Martín Soto comments on Me, Myself, and AI: the Situational Awareness Dataset (SAD) for LLMs

Martín Soto 17 Jul 2024 17:47 UTC
8 points
0
Another idea: Ask the LLM how well it will do on a certain task (for example, which fraction of math problems of type X it will get right), and then actually test it. This a priori lands in INTROSPECTION, but could have a bit of FACTS or ID-LEVERAGE if you use tasks described in training data as “hard for LLMs” (like tasks related to tokens and text position).
- Owain_Evans 18 Jul 2024 7:35 UTC
  5 points
  0
  Parent
  I like this idea. It’s possible something like this already exists but I’m not aware of it.
- jan betley 18 Jul 2024 12:00 UTC
  2 points
  0
  Parent
  This is interesting! Although I think it’s pretty hard to use that in a benchmark (because you need a set of problems assigned to clearly defined types and I’m not aware of any such dataset).
  
  There are some papers on “do models know what they know”, e.g. https://arxiv.org/abs/2401.13275 or https://arxiv.org/pdf/2401.17882.
  - Martín Soto 18 Jul 2024 19:24 UTC
    2 points
    0
    Parent
    you need a set of problems assigned to clearly defined types and I’m not aware of any such dataset
    Hm, I was thinking something as easy to categorize as “multiplying numbers of n digits”, or “the different levels of MMLU” (although again, they already know about MMLU), or “independently do X online (for example create an account somewhere)”, or even some of the tasks from your paper.

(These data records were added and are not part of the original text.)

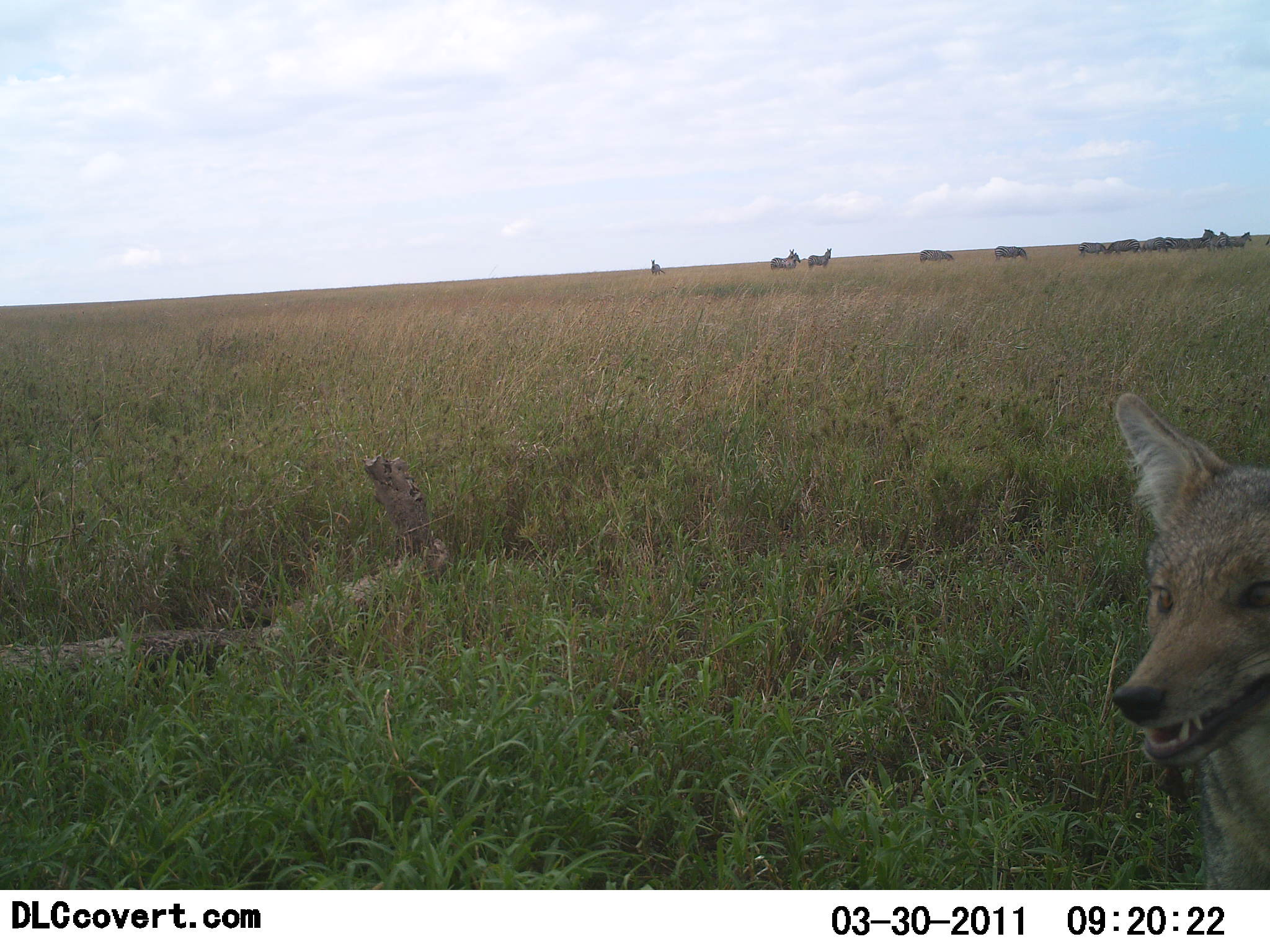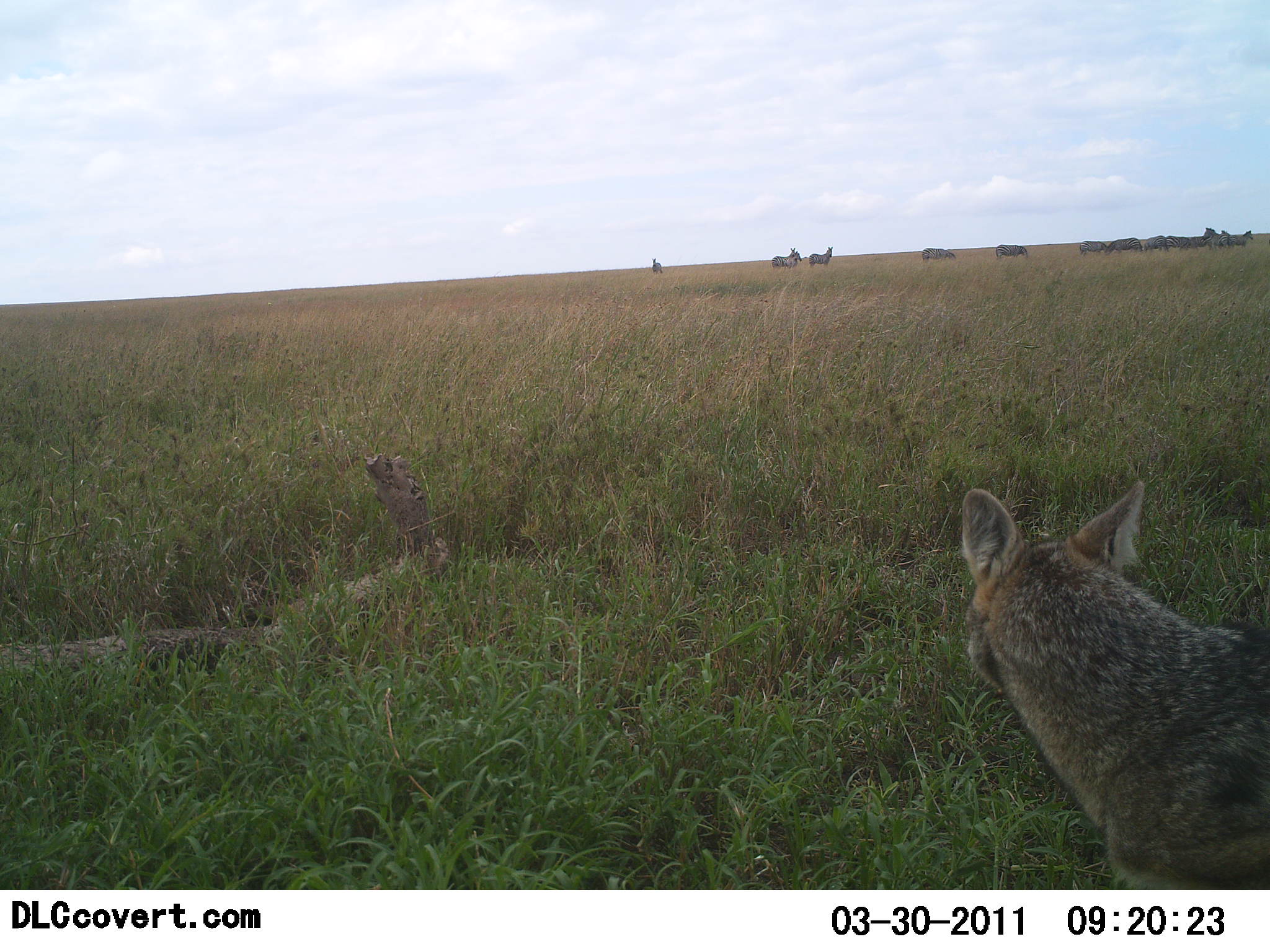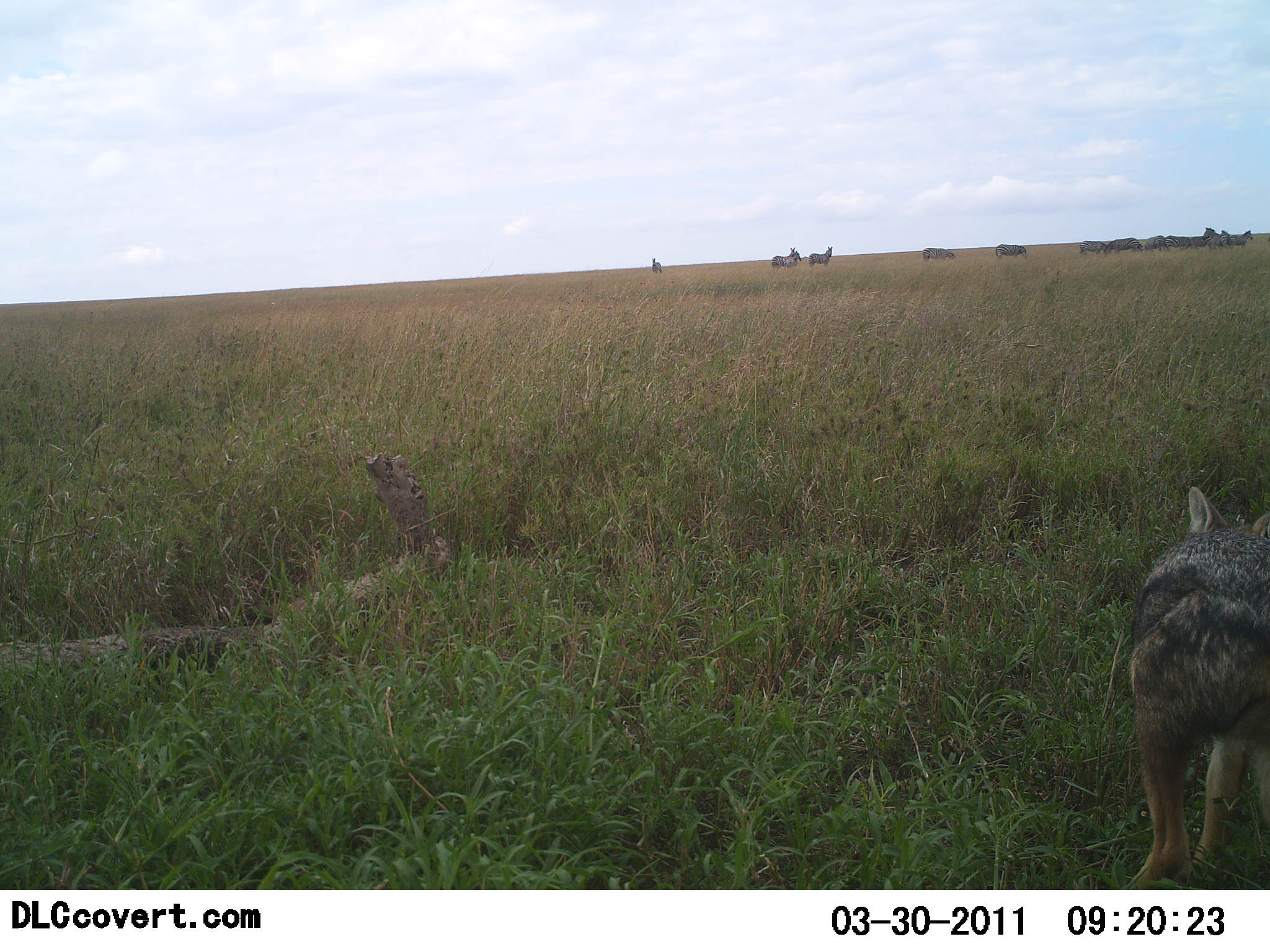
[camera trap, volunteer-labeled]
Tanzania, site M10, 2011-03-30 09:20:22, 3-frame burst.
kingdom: Animalia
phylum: Chordata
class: Mammalia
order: Carnivora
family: Canidae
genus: Lupulella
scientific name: Lupulella mesomelas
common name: black-backed jackal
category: jackal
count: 1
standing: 22%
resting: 11%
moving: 67%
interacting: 0%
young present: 0%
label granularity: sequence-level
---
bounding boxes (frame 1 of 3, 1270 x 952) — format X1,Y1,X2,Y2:
animal: 1110,391,1270,890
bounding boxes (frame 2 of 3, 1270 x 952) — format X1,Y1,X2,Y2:
animal: 961,479,1270,889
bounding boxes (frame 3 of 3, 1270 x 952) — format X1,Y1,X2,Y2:
animal: 1127,485,1270,891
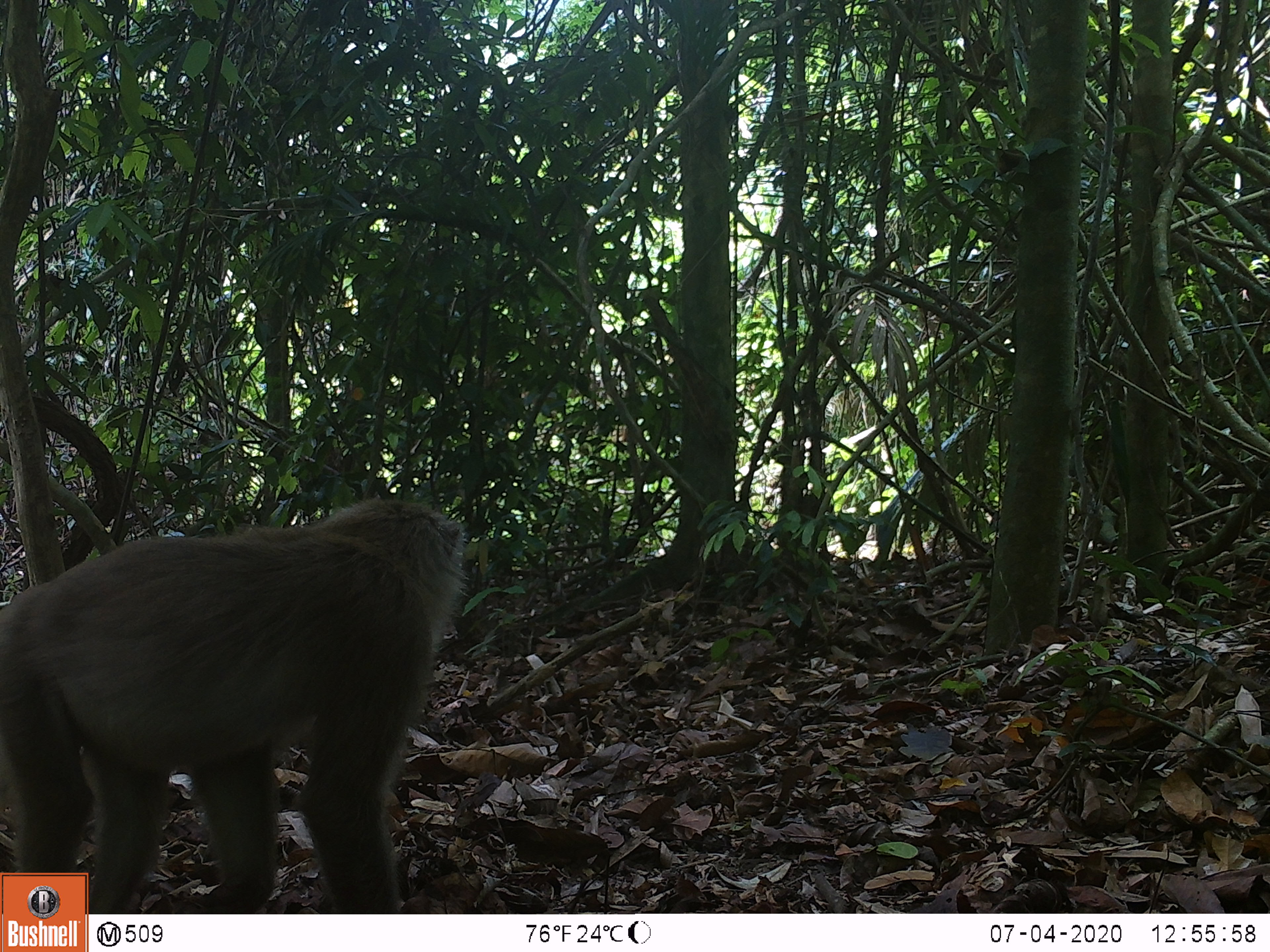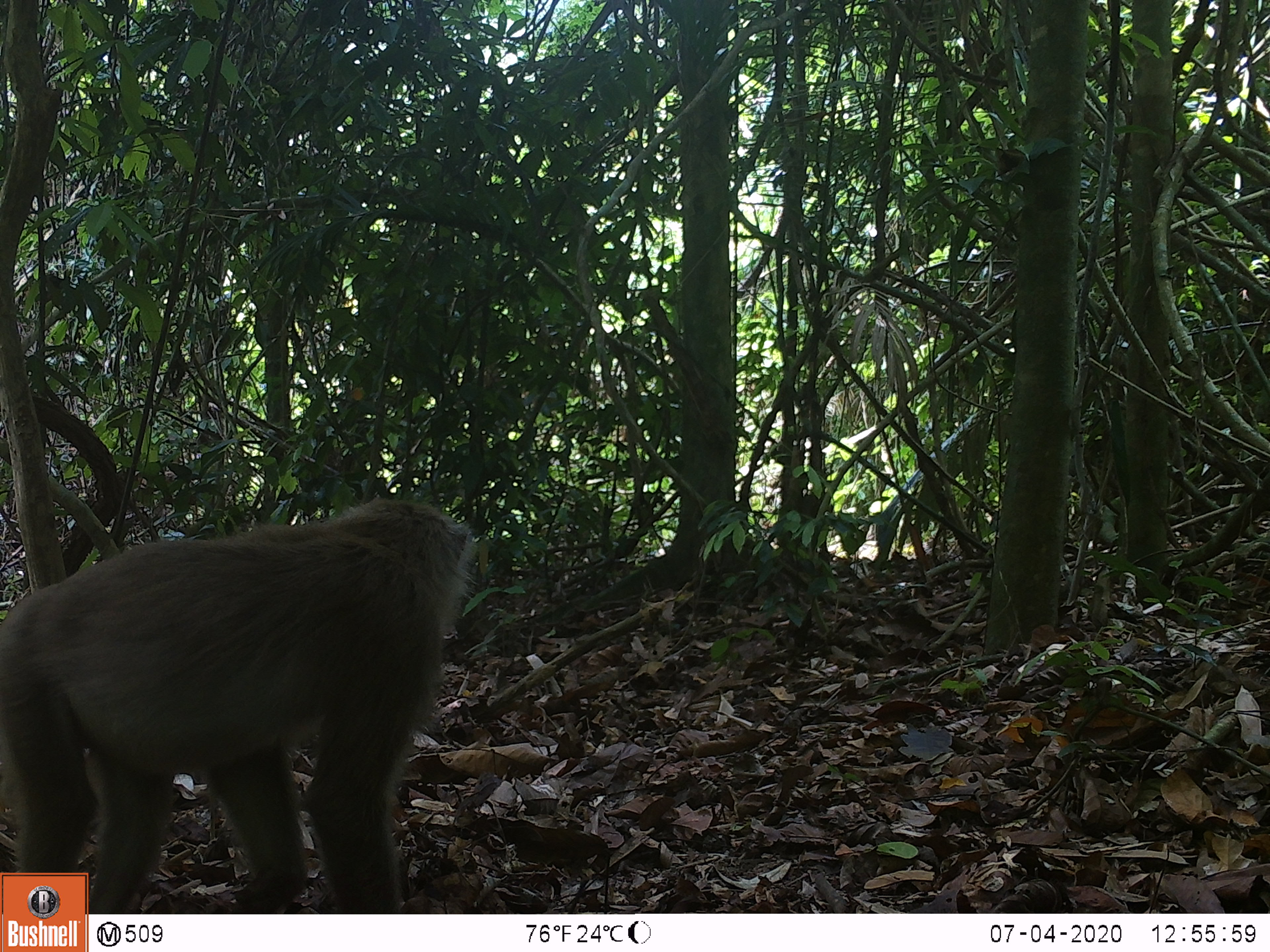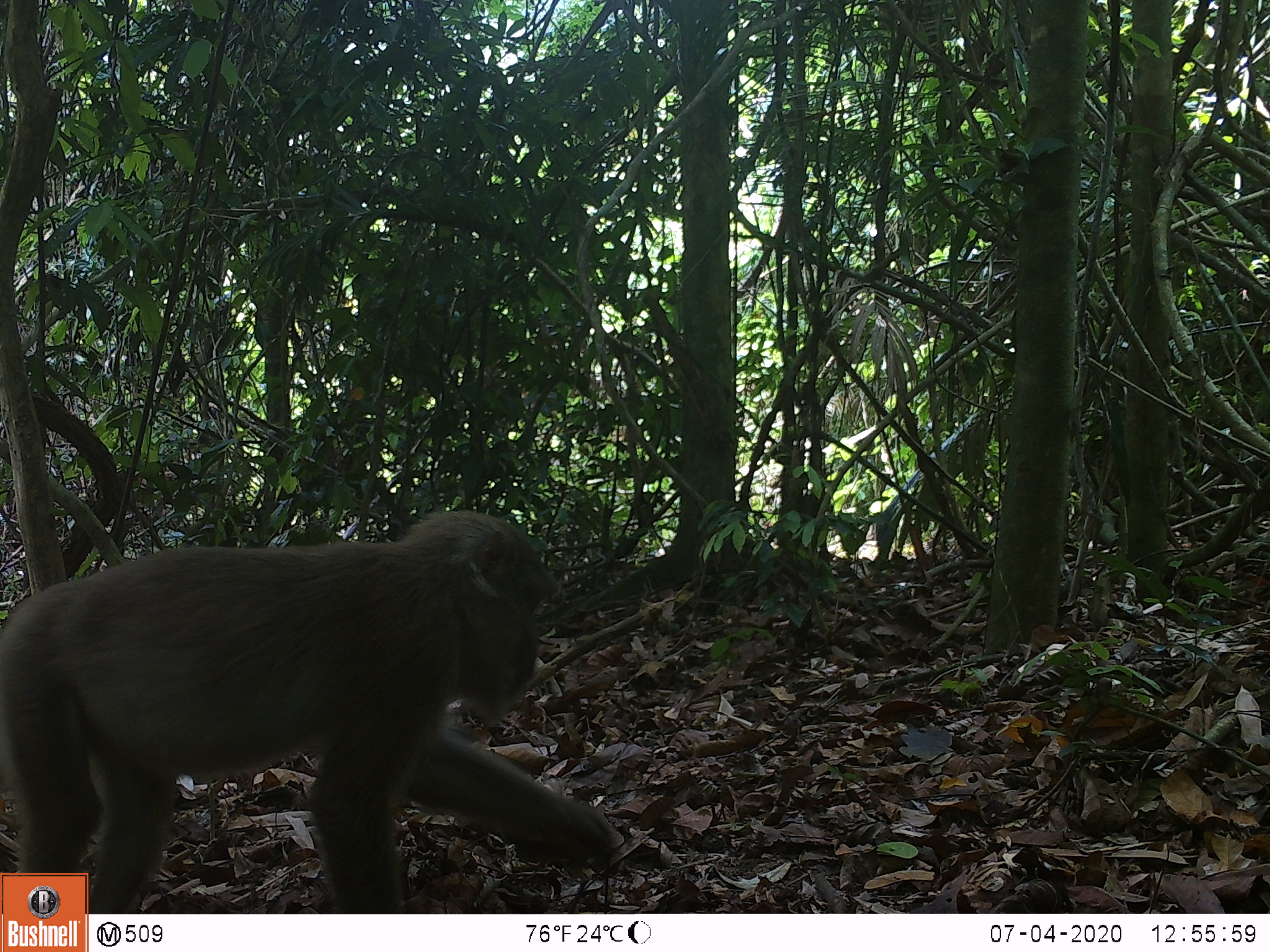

    I guess I was thinking less about “what facts they know”, which is pure memorization (although this is also interesting), and more about “cognitively hard tasks”, that require some computational steps.
    - Owain_Evans 19 Jul 2024 6:20 UTC
      2 points
      0
      Parent
      You want to make it clear to the LLM what the task is (multiplying n digit numbers is clear but “doing hard math questions” is vague) and also have some variety of difficulty levels (within LLMs and between LLMs) and a high ceiling. I think this would take some iteration at least.